Intestinal perforation represents a rare but serious and potentially fatal side effect of all four TKIs. Dr. Jonasch urged oncologists to have a high index of suspicion and intervene early when patients treated with these agents report abdominal discomfort.
Another rare but potentially fatal side effect is interstitial lung disease. However, this problem tends to be specific to temsirolimus, he explained. “If there is any evidence of progressing dyspnea or interstitial infiltrates, dose reduction or discontinuation should be considered,” Dr. Jonasch advised. In extreme cases, he added, anecdotal evidence suggests a course of corticosteroids may be beneficial.
Another toxicity linked particularly to temsirolimus is hypertriglyceridemia. When it is associated with pancreatitis, it can be severe, Dr. Jonasch warned and recommended closely following triglyceride levels in patients receiving temsirolimus. “Generally speaking, when the triglyceride level exceeds 500 mg/dL, it’s time to start thinking about…intervention,” he added.
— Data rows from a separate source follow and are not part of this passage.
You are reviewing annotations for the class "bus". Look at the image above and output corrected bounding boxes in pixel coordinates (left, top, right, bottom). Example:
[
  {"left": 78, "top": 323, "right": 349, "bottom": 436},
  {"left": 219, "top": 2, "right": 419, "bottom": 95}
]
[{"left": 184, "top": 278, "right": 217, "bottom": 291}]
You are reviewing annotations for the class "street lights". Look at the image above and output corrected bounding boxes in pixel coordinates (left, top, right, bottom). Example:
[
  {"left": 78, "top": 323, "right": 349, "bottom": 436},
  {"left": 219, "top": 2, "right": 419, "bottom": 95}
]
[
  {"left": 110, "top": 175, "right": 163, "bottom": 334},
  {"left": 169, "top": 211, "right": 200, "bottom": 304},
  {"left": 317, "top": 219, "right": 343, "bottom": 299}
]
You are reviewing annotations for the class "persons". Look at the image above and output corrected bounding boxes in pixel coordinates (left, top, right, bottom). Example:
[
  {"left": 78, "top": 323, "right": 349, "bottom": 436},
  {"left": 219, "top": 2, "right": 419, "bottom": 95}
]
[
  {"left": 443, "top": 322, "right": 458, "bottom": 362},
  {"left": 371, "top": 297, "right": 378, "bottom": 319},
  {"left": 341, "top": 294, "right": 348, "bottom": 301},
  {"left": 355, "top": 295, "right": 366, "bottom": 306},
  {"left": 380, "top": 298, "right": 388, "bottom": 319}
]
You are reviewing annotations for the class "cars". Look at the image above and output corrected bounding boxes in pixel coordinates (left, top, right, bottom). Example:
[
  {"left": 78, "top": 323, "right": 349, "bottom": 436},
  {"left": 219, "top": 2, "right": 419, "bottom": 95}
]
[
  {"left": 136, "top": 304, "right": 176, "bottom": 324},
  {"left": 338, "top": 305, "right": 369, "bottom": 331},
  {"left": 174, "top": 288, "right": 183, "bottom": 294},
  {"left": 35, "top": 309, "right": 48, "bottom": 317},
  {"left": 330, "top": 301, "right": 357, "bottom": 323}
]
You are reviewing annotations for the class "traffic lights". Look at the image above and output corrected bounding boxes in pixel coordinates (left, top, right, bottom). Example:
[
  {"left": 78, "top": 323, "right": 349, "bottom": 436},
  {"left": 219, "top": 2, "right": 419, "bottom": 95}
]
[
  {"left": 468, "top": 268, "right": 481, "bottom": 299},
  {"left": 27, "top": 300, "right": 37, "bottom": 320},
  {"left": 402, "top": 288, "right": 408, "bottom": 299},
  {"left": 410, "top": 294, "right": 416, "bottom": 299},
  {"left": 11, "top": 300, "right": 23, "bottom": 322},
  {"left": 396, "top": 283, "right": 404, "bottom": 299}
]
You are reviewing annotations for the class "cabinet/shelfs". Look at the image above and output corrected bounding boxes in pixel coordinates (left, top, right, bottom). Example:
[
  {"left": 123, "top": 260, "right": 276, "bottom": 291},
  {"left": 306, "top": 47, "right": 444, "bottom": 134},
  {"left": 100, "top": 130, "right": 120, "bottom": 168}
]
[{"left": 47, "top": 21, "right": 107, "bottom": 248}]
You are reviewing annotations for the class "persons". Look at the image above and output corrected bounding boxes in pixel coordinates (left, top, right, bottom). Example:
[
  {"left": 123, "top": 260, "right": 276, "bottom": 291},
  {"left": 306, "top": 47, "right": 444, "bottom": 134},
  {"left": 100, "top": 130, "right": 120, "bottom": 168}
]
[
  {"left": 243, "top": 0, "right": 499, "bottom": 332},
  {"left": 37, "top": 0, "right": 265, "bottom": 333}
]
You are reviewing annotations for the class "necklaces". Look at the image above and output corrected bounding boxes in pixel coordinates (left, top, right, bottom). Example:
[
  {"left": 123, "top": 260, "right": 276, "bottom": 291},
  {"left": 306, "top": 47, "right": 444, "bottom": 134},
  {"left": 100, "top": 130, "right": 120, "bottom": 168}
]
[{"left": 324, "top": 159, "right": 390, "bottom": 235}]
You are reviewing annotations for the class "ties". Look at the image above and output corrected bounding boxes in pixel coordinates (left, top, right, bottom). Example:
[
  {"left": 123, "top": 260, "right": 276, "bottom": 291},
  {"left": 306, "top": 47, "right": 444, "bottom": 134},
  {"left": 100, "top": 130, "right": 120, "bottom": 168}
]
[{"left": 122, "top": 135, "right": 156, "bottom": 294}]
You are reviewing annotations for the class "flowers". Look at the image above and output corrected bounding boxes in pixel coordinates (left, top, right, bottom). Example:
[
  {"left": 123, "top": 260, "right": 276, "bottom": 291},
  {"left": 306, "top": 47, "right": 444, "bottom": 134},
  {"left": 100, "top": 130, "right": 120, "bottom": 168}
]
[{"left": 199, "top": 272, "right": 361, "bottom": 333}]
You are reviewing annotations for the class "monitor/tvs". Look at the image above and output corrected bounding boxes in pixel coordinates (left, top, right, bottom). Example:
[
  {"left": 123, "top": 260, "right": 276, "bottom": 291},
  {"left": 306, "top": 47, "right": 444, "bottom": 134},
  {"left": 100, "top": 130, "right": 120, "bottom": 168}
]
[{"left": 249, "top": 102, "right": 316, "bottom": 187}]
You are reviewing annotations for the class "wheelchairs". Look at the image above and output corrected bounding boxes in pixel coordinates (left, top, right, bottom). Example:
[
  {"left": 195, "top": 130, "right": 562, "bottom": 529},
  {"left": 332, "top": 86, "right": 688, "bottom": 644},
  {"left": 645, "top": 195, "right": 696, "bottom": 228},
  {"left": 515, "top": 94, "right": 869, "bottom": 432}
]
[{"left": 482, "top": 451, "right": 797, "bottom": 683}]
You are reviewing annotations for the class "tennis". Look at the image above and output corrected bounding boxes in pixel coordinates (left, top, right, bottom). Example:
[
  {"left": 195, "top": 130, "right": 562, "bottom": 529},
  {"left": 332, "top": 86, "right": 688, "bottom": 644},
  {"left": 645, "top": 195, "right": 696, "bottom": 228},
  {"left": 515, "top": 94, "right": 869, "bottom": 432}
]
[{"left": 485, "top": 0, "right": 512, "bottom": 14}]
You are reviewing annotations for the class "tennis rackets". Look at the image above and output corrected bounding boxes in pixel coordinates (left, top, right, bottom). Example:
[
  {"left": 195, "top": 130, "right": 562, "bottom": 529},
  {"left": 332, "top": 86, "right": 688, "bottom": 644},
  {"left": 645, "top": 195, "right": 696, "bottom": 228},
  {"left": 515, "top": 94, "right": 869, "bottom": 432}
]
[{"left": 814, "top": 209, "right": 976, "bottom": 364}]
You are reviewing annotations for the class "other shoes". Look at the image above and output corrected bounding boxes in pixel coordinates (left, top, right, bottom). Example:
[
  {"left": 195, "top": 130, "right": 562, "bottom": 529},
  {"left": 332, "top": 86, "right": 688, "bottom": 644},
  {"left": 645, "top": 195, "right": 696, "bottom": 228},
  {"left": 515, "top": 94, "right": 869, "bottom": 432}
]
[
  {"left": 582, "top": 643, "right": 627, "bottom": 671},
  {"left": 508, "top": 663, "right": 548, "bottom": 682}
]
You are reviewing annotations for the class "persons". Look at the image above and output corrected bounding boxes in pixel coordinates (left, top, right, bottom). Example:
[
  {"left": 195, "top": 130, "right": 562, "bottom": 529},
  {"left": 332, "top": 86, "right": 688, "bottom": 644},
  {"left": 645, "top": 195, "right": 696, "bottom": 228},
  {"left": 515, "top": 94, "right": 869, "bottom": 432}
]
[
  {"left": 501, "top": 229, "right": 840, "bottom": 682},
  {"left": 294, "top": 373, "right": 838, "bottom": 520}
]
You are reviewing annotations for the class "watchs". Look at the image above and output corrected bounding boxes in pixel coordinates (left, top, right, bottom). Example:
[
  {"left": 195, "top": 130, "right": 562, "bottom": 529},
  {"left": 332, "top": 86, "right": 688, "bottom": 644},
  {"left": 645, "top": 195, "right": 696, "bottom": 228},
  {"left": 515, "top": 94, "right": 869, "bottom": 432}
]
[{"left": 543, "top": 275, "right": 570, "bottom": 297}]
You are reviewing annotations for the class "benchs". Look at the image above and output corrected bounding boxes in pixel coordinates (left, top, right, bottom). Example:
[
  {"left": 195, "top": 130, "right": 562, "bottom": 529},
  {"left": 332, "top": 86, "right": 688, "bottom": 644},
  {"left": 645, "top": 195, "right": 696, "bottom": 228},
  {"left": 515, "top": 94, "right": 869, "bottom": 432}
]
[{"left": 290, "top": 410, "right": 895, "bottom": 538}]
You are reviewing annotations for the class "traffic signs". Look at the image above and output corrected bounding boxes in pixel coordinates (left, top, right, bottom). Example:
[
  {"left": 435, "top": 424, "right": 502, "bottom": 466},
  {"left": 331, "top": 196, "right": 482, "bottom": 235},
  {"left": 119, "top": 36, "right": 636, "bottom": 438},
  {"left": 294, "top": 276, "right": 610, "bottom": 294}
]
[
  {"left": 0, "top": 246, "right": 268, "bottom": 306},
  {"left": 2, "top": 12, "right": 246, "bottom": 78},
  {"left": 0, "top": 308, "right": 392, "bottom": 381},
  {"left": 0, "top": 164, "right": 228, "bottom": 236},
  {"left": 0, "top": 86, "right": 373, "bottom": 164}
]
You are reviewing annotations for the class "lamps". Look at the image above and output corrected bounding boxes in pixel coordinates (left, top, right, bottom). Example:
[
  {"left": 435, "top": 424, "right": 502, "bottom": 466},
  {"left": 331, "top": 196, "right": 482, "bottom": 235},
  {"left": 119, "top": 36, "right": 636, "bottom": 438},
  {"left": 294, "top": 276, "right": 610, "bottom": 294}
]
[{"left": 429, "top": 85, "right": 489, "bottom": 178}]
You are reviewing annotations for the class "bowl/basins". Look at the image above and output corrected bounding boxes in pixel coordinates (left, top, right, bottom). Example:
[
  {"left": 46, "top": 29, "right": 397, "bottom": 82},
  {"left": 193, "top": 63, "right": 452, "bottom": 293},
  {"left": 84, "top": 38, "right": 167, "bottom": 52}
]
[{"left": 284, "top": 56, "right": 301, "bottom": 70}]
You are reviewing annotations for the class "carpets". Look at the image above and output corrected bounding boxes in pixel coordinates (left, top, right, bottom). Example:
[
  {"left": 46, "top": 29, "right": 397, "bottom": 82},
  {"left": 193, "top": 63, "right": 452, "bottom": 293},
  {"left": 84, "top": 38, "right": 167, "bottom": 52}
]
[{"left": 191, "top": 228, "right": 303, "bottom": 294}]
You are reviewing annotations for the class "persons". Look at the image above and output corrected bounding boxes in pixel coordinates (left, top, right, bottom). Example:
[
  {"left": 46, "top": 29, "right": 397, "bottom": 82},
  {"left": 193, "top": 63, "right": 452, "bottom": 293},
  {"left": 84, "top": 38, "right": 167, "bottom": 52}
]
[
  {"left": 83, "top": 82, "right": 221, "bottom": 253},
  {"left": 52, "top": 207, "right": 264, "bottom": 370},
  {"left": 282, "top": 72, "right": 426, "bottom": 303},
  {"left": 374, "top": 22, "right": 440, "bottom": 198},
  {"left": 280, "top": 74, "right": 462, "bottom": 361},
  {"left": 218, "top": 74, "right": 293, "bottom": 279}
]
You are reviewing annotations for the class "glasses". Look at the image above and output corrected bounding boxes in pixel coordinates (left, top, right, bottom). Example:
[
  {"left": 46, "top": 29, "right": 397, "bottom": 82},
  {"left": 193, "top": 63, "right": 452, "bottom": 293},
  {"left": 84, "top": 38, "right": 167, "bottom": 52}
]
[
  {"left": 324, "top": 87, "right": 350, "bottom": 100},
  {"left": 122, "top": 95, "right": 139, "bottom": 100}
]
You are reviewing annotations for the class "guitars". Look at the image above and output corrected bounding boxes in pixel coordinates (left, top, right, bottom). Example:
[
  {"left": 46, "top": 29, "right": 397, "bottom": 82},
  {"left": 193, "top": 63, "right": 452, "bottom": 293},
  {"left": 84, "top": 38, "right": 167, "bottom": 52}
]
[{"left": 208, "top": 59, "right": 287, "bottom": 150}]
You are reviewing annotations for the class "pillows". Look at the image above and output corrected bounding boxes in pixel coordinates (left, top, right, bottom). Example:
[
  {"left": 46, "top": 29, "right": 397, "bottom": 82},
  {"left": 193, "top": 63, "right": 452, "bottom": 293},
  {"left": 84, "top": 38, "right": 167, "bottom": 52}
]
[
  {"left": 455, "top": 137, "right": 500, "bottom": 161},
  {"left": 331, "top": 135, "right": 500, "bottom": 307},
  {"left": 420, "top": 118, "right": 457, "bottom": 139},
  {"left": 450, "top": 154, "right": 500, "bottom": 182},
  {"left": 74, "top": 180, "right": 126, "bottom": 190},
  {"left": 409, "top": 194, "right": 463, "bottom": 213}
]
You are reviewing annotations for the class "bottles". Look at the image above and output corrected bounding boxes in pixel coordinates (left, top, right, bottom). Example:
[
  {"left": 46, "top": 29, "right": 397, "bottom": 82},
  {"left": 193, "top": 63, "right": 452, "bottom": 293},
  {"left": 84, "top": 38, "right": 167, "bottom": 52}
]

Hypothyroidism, specific to sunitinib, is also potentially serious, so frequent monitoring of the thyroid-stimulating hormone level is recommended. Hypothyroidism is very simple and straightforward to deal with if it happens. But failure to follow it might result in some big surprises,” he warned.
Although there is little category 1 evidence on options for managing TKI toxicities, Dr. Jonasch offered some practical approaches gleaned from a compilation of experiences from a large number of clinics, as well as from first- or second-hand accounts. For treating fatigue, the best remedy is dose reduction. However, concerns regarding the decrease in TKI efficacy of taking such an approach clearly highlight the need to develop “strategies that may aid individuals in keeping the same dose but [providing a] better quality of life,” he urged. Anecdotal experience with some patients seems to show that administration of methylphenidate or modafinil may provide some benefit.
Prior to starting patients on TKIs at M. D. Anderson Cancer Center, a blood pressure of 140/90 mm Hg is the acceptable baseline blood pressure. According to Dr. Jonasch, echocardiography or multiple-gated acquisition (MUGA) scans are performed prior to initiating sorafenib or sunitinib to assess overall cardiac status. Although no single agent or class of agents is superior, he mentioned that angiotensin-converting enzyme inhibitors are reasonable front-line choices.
For managing diarrhea, loperamide is a good starting point. When loperamide is ineffective, diphenoxylate and atropine may be worth a try. Stool-bulking agents may also be worthwhile.
Patients being treated with sorafenib or sunitinib who experience hand-foot syndrome may find relief from frequent use of emollients. For corns and calluses, any type of over-the-counter corn and callus removers, as well as frequent pedicures, may be beneficial.
Temsirolimus-induced stomatitis, manifested as mouth ulcers, can be effectively alleviated by dose reduction or lidocaine-containing mouthwash solutions. For mucosal rawness associated with sunitinib, sucralfate coatings may benefit some patients.
Finally, rash appears to be more of a concern with temsirolimus and less of a problem with sorafenib and sunitinib. Good hydration and treatment with diphenhydramine or hydroxyzine provide some relief, Dr. Jonasch suggested.